▶ Written exercise
Copy out the listing below with "camera" changed to "lens" every time it appears, keeping everything else the same. Leave out the pictures.

▶ Task input
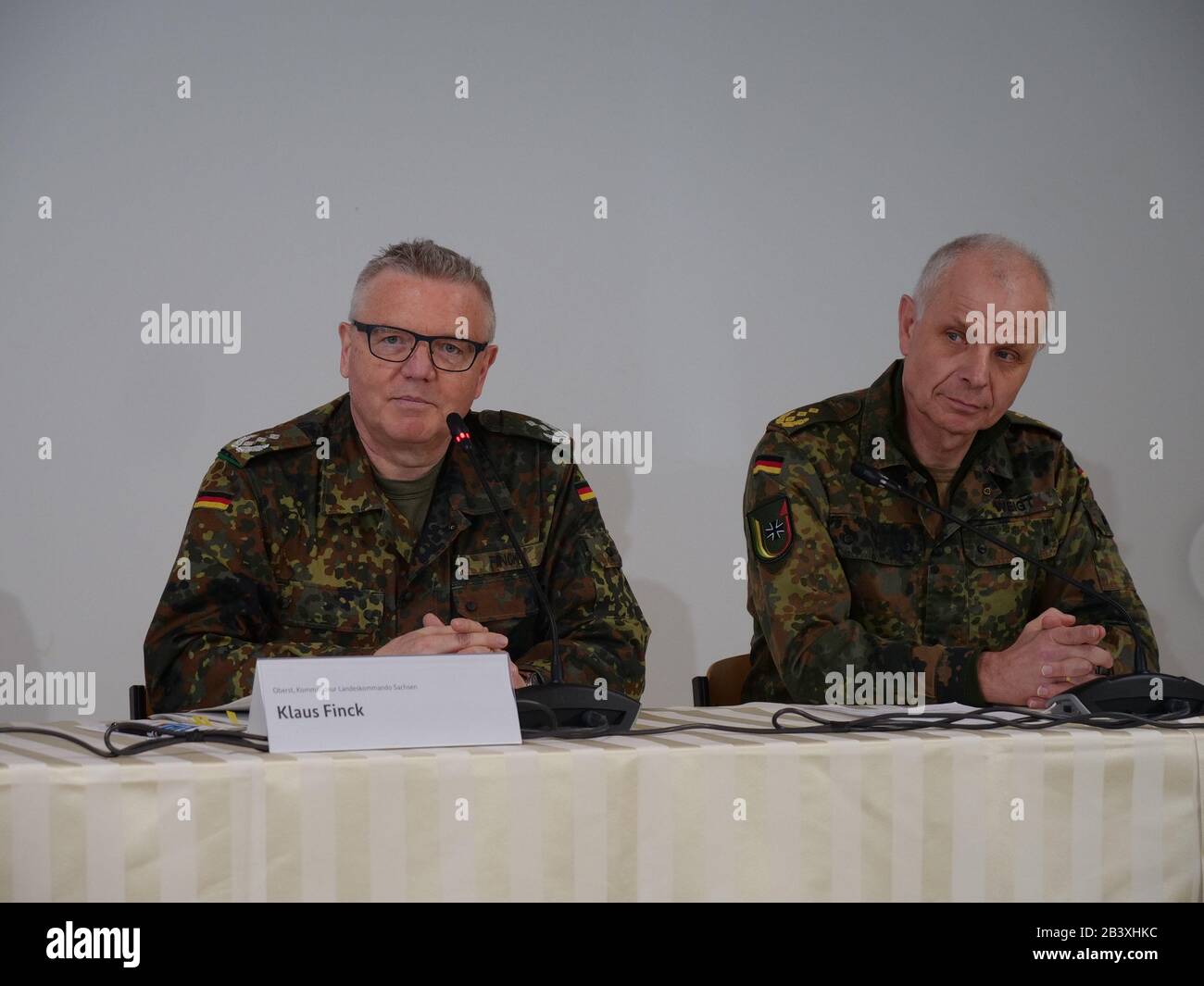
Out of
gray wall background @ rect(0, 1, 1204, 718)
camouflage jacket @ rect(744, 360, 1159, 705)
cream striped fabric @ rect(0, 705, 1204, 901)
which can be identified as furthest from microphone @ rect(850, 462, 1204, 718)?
gray wall background @ rect(0, 1, 1204, 718)

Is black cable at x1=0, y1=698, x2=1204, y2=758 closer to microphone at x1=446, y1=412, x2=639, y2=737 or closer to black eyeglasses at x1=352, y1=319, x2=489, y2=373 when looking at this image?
microphone at x1=446, y1=412, x2=639, y2=737

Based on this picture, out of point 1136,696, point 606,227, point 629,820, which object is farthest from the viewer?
point 606,227

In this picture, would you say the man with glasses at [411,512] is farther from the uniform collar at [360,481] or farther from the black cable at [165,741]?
the black cable at [165,741]

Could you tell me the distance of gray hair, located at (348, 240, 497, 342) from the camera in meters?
2.35

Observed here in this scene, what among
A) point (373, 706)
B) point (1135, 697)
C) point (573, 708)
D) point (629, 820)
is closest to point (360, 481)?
point (573, 708)

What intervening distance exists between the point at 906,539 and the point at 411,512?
2.84ft

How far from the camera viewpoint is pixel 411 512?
2.37 metres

▶ Result of the exercise
Out of
gray wall background @ rect(0, 1, 1204, 718)
camouflage jacket @ rect(744, 360, 1159, 705)
cream striped fabric @ rect(0, 705, 1204, 901)
which can be identified as furthest from microphone @ rect(850, 462, 1204, 718)?
gray wall background @ rect(0, 1, 1204, 718)

Is black cable at x1=0, y1=698, x2=1204, y2=758 closer to microphone at x1=446, y1=412, x2=639, y2=737 or closer to black eyeglasses at x1=352, y1=319, x2=489, y2=373 when looking at this image?
microphone at x1=446, y1=412, x2=639, y2=737

Based on this picture, out of point 1136,696, point 606,227, point 629,820, which object is farthest from the viewer?
point 606,227

In this picture, would you say the man with glasses at [411,512] is farther from the uniform collar at [360,481] or farther from the black cable at [165,741]?
the black cable at [165,741]

Could you tell me the distance of gray hair, located at (348, 240, 497, 342) from the lens in meters?
2.35

Observed here in this scene, what among
A) point (373, 706)
B) point (1135, 697)
C) point (573, 708)
D) point (629, 820)
is closest to point (360, 481)?
point (573, 708)

What intervening distance exists between the point at 906,539 and the point at 411,512?
2.84ft

How far from the lens viewpoint is pixel 411 512?
2.37 metres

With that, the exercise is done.